Ceux qui sont restés

Cinquante ans après la fin de la guerre d’Algérie, une autre lecture s’impose des années qui ont suivi l’indépendance.

Pierre Daum  • 23 février 2012 abonné·es

Depuis un demi-siècle, une seule thèse domine, jamais remise en question : en 1962, tous les pieds-noirs[^2] ont quitté l’Algérie, ils n’avaient pas le choix, c’était « la valise ou le cercueil ». Or, un chiffre retrouvé dans les archives du ministère des Affaires étrangères oblige aujourd’hui à revoir en profondeur un tel discours : en janvier 1963, 200 000 Européens et Juifs se trouvaient encore sur le sol de l’ancienne colonie. Soit 20 % de la population totale des Français d’Algérie. À ce moment-là, le calme était complètement revenu, et le sentiment de peur, au sein de cette population, avait totalement disparu. Même plus : le regard que portent alors les Algériens sur ces Français-là s’avère particulièrement chaleureux.

C’est ce qu’exprime l’écrivaine Michèle Villanueva, restée à Oran, sa ville natale, jusqu’en 1965 : « C’est lors de la première année de l’indépendance que j’ai découvert une Algérie que je ne connaissais pas, de la Kabylie aux Bibans et au Mzab. Malgré les destructions, les forêts brûlées au napalm, l’accueil des populations dans le moindre village ne cessait de m’étonner. Comment, en nous voyant, même s’ils sentaient notre complicité, comment faisaient-ils pour faire taire leur haine de la guerre, de l’armée d’occupation coloniale ? Je ne pouvais m’empêcher de penser combien les Français au lendemain de la Seconde Guerre mondiale confondaient souvent les Allemands et les nazis[^3]. »

> **DONNÉES FOURNIES**
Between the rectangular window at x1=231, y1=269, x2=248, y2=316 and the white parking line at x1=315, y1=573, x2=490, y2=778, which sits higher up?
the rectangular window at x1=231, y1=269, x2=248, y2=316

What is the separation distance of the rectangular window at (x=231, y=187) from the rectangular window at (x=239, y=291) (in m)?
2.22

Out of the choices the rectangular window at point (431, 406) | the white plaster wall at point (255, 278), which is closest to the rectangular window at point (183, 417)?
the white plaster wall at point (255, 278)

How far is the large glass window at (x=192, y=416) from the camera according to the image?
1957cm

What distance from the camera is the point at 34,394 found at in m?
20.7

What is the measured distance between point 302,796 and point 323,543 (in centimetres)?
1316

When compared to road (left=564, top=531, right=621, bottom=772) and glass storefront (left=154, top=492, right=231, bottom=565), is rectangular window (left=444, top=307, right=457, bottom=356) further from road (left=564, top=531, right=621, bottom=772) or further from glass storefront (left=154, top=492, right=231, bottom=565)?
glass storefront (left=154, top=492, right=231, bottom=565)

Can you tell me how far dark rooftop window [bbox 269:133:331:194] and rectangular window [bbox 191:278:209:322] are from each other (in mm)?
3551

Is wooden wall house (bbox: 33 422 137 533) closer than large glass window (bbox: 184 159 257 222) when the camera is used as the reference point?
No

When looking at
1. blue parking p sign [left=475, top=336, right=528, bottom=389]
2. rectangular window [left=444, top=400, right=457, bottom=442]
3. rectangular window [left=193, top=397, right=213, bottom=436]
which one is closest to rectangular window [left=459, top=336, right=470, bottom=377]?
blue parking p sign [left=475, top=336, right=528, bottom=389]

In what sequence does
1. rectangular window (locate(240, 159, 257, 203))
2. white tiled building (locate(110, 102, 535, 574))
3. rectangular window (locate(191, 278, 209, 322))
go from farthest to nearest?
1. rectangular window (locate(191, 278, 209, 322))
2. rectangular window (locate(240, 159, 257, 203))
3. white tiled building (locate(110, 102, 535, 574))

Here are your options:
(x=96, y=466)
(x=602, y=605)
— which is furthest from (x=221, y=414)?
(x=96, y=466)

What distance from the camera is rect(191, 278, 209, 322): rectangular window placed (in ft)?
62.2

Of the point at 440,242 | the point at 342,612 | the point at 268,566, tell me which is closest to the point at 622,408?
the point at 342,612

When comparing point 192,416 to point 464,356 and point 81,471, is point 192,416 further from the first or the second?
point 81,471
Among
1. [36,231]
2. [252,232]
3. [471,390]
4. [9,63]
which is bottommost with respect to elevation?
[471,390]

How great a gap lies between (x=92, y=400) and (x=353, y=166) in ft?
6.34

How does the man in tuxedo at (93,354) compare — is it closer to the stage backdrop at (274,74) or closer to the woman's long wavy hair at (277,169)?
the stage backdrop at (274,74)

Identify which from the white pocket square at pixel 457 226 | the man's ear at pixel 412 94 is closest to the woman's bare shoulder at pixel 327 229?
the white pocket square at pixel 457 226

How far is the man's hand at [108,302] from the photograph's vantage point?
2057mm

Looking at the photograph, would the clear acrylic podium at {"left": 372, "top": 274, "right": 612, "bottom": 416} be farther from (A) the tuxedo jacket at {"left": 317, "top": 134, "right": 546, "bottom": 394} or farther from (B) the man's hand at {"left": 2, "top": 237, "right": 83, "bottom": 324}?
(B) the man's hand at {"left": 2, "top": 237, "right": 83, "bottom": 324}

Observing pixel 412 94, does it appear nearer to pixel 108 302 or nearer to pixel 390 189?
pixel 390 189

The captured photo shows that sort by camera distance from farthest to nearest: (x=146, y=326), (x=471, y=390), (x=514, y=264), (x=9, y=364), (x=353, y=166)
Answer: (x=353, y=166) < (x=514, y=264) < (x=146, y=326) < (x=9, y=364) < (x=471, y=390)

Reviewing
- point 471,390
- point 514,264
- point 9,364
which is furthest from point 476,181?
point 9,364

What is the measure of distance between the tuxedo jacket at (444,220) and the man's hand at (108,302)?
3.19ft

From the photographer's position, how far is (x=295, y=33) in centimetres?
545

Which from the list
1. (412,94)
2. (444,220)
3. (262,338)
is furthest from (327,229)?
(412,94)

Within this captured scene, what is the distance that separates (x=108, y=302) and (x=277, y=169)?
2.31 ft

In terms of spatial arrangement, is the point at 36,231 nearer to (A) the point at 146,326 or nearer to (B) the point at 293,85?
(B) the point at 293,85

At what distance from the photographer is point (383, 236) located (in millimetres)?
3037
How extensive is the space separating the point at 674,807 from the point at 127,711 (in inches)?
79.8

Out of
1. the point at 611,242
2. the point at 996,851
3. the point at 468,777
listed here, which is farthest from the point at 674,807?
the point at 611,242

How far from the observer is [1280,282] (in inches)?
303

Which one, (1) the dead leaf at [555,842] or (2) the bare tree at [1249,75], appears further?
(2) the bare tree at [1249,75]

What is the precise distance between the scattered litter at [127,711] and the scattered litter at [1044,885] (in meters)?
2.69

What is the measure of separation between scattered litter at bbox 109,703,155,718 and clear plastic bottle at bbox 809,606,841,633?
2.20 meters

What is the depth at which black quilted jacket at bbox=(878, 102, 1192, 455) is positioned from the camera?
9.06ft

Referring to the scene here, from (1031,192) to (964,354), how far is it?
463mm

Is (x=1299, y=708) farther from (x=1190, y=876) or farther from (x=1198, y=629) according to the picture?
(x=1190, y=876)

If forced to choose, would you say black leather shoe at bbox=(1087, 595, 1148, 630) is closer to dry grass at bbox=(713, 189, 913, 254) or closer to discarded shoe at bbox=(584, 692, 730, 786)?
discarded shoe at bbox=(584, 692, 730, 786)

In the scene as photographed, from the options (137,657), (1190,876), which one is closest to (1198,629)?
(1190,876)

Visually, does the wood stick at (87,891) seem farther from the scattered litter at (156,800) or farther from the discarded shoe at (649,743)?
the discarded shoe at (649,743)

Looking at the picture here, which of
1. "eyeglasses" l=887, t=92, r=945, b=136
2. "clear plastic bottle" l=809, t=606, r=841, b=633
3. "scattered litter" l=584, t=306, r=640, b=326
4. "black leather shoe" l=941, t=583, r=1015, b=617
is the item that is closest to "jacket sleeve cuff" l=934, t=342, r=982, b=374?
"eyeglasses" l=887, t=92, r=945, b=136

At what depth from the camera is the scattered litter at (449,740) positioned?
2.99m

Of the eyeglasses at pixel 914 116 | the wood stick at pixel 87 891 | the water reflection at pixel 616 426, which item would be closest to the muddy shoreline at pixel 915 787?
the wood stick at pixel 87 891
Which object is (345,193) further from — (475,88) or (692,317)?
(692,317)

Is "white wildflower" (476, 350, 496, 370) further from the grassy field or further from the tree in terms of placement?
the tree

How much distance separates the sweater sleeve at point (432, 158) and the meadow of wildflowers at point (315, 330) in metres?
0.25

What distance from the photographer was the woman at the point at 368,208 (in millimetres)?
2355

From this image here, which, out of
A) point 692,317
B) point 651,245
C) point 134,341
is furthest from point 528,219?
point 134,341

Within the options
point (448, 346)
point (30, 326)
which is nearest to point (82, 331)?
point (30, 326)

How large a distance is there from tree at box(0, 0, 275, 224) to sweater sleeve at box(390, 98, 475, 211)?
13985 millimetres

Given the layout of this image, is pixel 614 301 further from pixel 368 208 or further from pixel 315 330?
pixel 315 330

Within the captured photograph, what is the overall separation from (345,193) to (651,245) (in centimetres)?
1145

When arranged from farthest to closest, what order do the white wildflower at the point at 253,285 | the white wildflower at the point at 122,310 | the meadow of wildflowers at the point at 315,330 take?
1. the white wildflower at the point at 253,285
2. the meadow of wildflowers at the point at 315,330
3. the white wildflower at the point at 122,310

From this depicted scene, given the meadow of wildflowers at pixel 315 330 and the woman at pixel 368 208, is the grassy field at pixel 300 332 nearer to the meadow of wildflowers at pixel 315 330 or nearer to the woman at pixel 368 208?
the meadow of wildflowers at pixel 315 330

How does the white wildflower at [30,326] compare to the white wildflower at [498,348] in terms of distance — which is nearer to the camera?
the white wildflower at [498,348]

> **EXERCICES PROPOSÉS**
1) Résumez le passage cité en deux phrases.
2) Extrayez tel quel du passage cité le fragment qui commence par « Cinquante ans après » et se termine par « s’avère particulièrement chaleureux. ».

> **LES RÉPONSES**
1) Contrairement à la thèse selon laquelle tous les pieds-noirs auraient quitté l'Algérie en 1962, un chiffre des archives du ministère des Affaires étrangères montre qu'en janvier 1963, 200 000 Européens et Juifs s'y trouvaient encore. C'était 20 % des Français d'Algérie, qui vivaient alors dans un climat redevenu calme, sans peur et sous le regard chaleureux des Algériens, dont l'écrivaine Michèle Villanueva, restée à Oran jusqu'en 1965, décrit l'accueil étonnant malgré les destructions de la guerre.

2)
Cinquante ans après la fin de la guerre d’Algérie, une autre lecture s’impose des années qui ont suivi l’indépendance.

Pierre Daum  • 23 février 2012 abonné·es

Depuis un demi-siècle, une seule thèse domine, jamais remise en question : en 1962, tous les pieds-noirs[^2] ont quitté l’Algérie, ils n’avaient pas le choix, c’était « la valise ou le cercueil ». Or, un chiffre retrouvé dans les archives du ministère des Affaires étrangères oblige aujourd’hui à revoir en profondeur un tel discours : en janvier 1963, 200 000 Européens et Juifs se trouvaient encore sur le sol de l’ancienne colonie. Soit 20 % de la population totale des Français d’Algérie. À ce moment-là, le calme était complètement revenu, et le sentiment de peur, au sein de cette population, avait totalement disparu. Même plus : le regard que portent alors les Algériens sur ces Français-là s’avère particulièrement chaleureux.